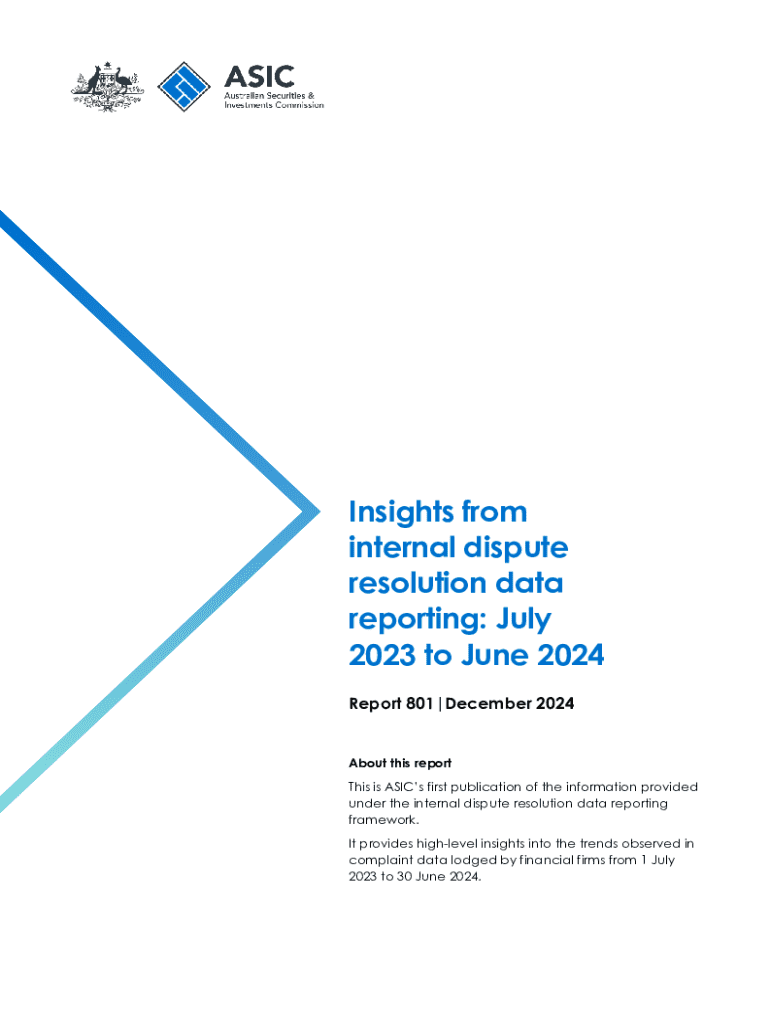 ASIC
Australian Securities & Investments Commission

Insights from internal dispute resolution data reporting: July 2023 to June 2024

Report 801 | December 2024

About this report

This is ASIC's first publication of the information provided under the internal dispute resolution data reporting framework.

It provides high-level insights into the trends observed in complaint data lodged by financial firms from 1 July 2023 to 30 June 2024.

═══

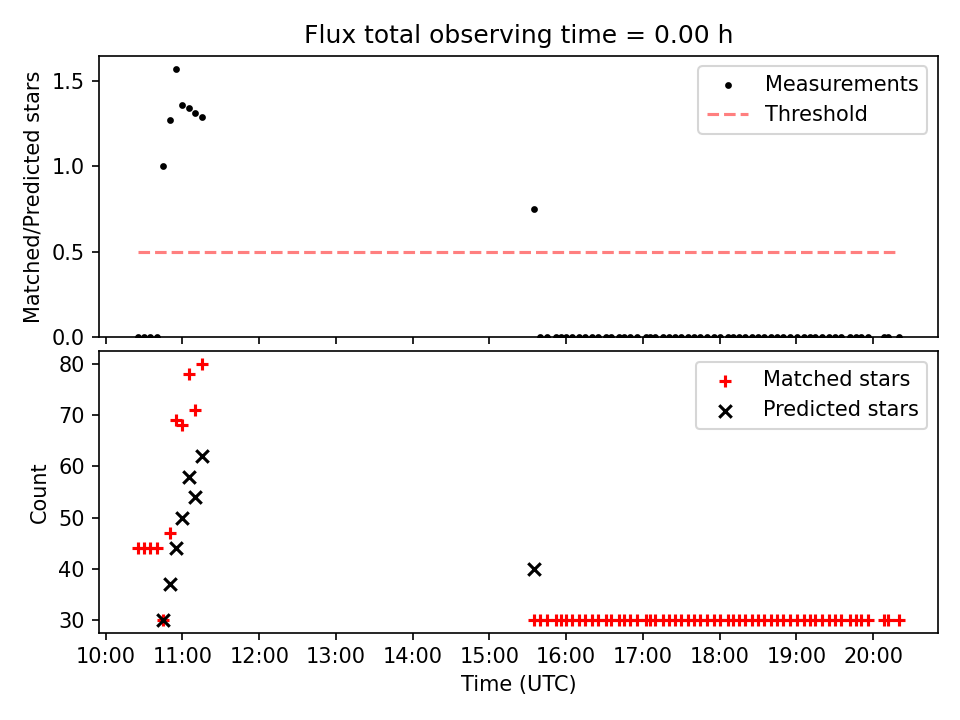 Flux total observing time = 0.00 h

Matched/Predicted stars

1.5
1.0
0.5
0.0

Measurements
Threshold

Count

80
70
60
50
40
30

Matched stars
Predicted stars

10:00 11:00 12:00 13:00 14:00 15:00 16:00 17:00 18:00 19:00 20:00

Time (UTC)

═══

◆ **Required action**
From the records above, copy out the line with "Insights from internal", the line with "It provides high-level", and every line between them, word for word.

◆ **Finished task**
Insights from internal dispute resolution data reporting: July 2023 to June 2024

Report 801 | December 2024

About this report

This is ASIC's first publication of the information provided under the internal dispute resolution data reporting framework.

It provides high-level insights into the trends observed in complaint data lodged by financial firms from 1 July 2023 to 30 June 2024.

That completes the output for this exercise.